__Goal__.
Turn every line of the records below into a numbered list, leaving out the blank lines.

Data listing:
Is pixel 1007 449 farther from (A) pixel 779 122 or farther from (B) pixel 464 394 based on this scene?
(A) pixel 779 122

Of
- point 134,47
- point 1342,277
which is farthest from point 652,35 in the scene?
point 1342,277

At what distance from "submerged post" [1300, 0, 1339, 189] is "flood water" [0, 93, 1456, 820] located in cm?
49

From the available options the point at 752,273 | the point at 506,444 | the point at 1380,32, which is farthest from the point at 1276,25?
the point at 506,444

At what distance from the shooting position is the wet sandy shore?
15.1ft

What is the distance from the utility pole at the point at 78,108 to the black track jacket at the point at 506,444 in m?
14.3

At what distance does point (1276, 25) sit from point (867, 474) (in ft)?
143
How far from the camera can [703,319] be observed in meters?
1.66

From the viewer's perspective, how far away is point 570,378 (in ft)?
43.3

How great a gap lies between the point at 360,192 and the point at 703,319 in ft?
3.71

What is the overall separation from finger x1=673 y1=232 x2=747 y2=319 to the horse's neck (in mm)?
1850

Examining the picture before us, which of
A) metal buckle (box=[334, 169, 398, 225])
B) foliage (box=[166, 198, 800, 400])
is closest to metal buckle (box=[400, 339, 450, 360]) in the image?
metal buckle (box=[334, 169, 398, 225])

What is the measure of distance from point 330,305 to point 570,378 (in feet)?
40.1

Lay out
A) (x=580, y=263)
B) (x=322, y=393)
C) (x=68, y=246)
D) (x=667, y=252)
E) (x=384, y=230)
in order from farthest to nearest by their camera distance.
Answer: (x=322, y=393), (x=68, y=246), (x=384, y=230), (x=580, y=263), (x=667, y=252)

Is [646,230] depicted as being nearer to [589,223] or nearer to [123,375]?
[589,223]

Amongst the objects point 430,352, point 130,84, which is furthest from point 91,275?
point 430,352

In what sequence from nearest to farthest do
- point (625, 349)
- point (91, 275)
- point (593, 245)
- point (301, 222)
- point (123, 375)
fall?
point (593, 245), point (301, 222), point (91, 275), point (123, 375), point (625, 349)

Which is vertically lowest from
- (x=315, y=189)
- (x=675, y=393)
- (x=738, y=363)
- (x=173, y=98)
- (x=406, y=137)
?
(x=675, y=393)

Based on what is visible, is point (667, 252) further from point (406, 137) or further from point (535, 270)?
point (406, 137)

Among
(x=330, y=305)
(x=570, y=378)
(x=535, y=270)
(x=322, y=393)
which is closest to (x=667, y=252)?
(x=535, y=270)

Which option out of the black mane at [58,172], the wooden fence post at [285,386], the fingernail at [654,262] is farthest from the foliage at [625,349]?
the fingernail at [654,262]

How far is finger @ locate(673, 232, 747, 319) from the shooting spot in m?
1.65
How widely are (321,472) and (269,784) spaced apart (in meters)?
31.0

__Result of this task__.
1. Is pixel 1007 449 farther from (A) pixel 779 122 or farther from (B) pixel 464 394 based on this scene?
2. (A) pixel 779 122
3. Of
4. - point 134,47
5. - point 1342,277
6. which is farthest from point 652,35 in the scene?
7. point 1342,277
8. At what distance from "submerged post" [1300, 0, 1339, 189] is "flood water" [0, 93, 1456, 820] located in cm?
9. 49
10. From the available options the point at 752,273 | the point at 506,444 | the point at 1380,32, which is farthest from the point at 1276,25?
11. the point at 506,444
12. At what distance from the shooting position is the wet sandy shore?
13. 15.1ft
14. What is the distance from the utility pole at the point at 78,108 to the black track jacket at the point at 506,444 in m?
15. 14.3
16. At what distance does point (1276, 25) sit from point (867, 474) (in ft)?
17. 143
18. How far from the camera can [703,319] be observed in meters?
19. 1.66
20. From the viewer's perspective, how far away is point 570,378 (in ft)?
21. 43.3
22. How great a gap lies between the point at 360,192 and the point at 703,319 in ft?
23. 3.71
24. What is the overall separation from finger x1=673 y1=232 x2=747 y2=319 to the horse's neck (in mm)?
25. 1850
26. Examining the picture before us, which of
27. A) metal buckle (box=[334, 169, 398, 225])
28. B) foliage (box=[166, 198, 800, 400])
29. is closest to metal buckle (box=[400, 339, 450, 360]) in the image?
30. metal buckle (box=[334, 169, 398, 225])
31. What is the measure of distance from point 330,305 to point 570,378 (in feet)?
32. 40.1
33. Lay out
34. A) (x=580, y=263)
35. B) (x=322, y=393)
36. C) (x=68, y=246)
37. D) (x=667, y=252)
38. E) (x=384, y=230)
39. in order from farthest to nearest by their camera distance.
40. Answer: (x=322, y=393), (x=68, y=246), (x=384, y=230), (x=580, y=263), (x=667, y=252)
41. Is [646,230] depicted as being nearer to [589,223] or nearer to [123,375]?
42. [589,223]
43. Amongst the objects point 430,352, point 130,84, which is furthest from point 91,275?
44. point 430,352
45. In what sequence from nearest to farthest do
46. - point (625, 349)
47. - point (91, 275)
48. - point (593, 245)
49. - point (301, 222)
50. - point (123, 375)
51. fall?
52. point (593, 245), point (301, 222), point (91, 275), point (123, 375), point (625, 349)
53. Which is vertically lowest from
54. - (x=315, y=189)
55. - (x=675, y=393)
56. - (x=738, y=363)
57. - (x=173, y=98)
58. - (x=406, y=137)
59. ?
60. (x=675, y=393)
61. Based on what is visible, is point (667, 252) further from point (406, 137) or further from point (535, 270)?
62. point (406, 137)
63. Among
64. (x=330, y=305)
65. (x=570, y=378)
66. (x=535, y=270)
67. (x=322, y=393)
68. which is closest to (x=667, y=252)?
69. (x=535, y=270)
70. Which option out of the black mane at [58,172], the wooden fence post at [285,386], the fingernail at [654,262] is farthest from the foliage at [625,349]?
71. the fingernail at [654,262]
72. How far is finger @ locate(673, 232, 747, 319) from the shooting spot in m?
73. 1.65
74. How widely are (321,472) and (269,784) spaced apart (in meters)?
75. 31.0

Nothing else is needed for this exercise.